> **Supplied material**
◇ ◇ ◇

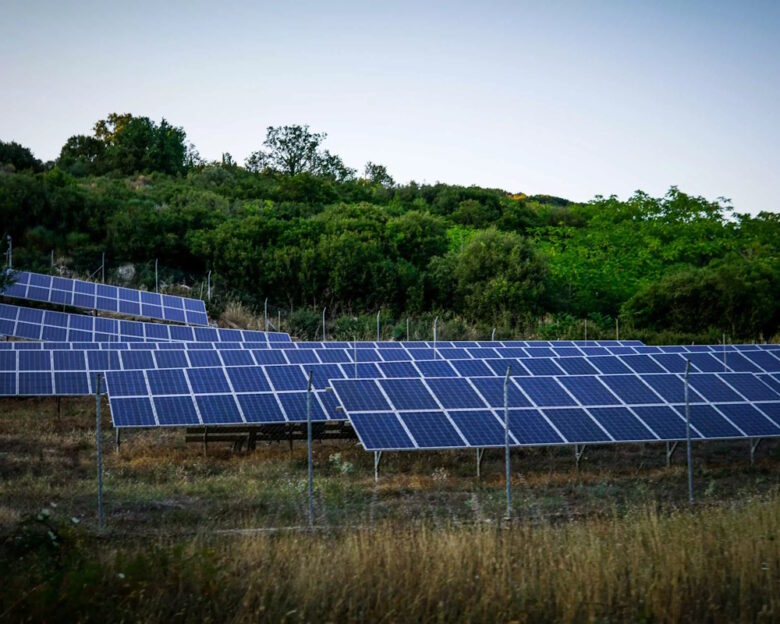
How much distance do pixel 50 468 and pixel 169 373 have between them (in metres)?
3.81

◇ ◇ ◇

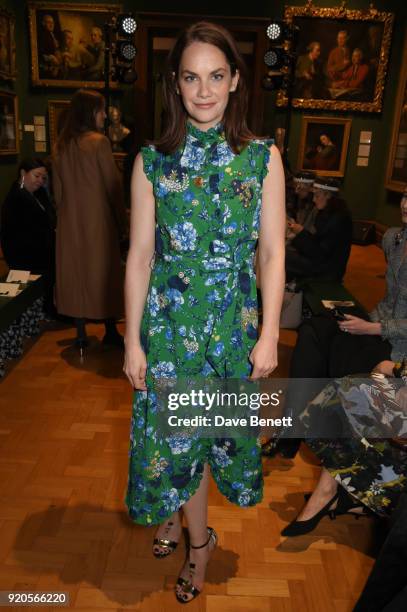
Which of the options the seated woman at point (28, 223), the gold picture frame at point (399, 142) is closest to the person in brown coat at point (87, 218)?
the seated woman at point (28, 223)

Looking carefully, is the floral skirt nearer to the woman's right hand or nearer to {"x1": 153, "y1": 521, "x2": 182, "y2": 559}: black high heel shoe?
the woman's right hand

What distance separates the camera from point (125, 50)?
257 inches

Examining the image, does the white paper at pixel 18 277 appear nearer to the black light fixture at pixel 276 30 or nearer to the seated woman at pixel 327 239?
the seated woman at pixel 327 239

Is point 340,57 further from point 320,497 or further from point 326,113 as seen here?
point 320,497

◇ ◇ ◇

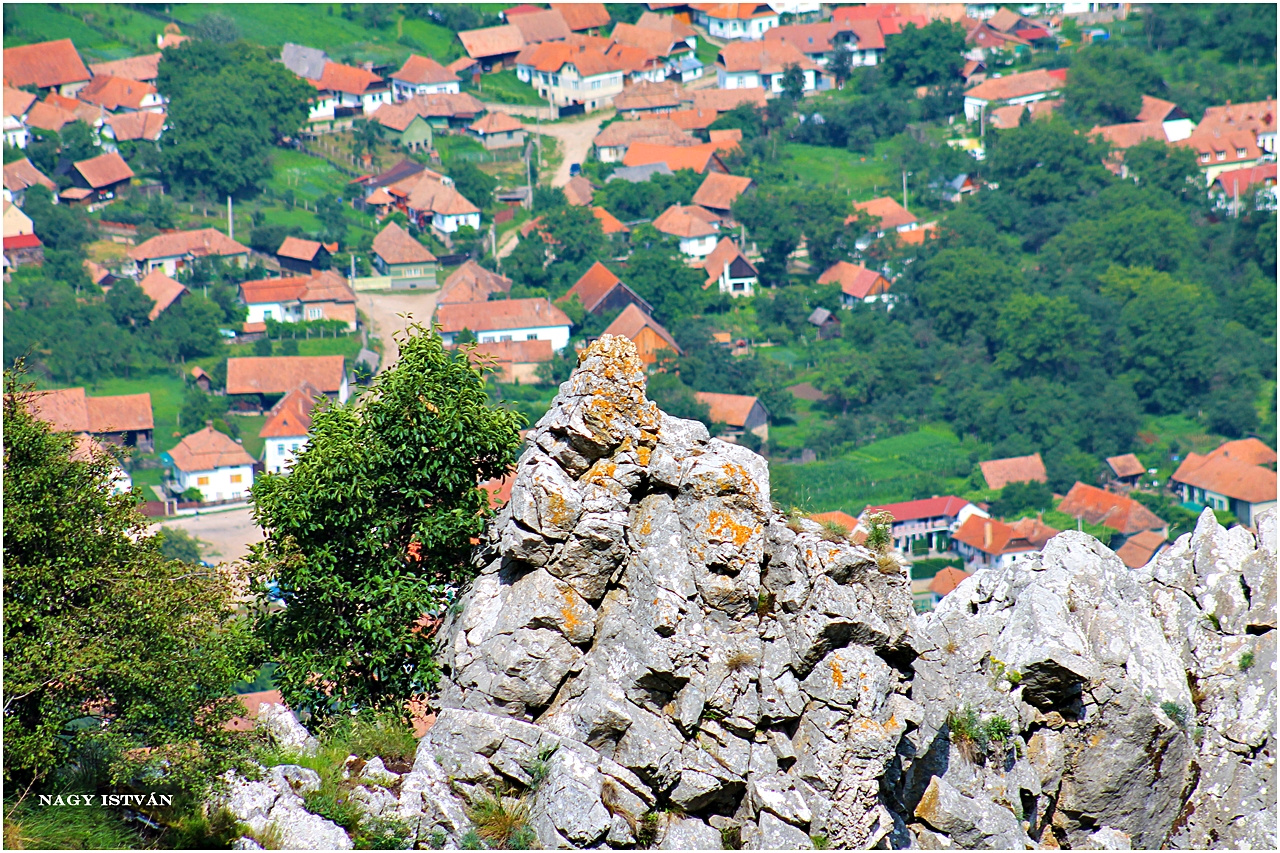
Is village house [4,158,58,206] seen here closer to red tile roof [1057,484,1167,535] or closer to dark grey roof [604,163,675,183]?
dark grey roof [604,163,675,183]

◇ ◇ ◇

> **Task**
Count the lines in the rows above that contain the string "roof". Reply with that number alone.

> **Completed task**
2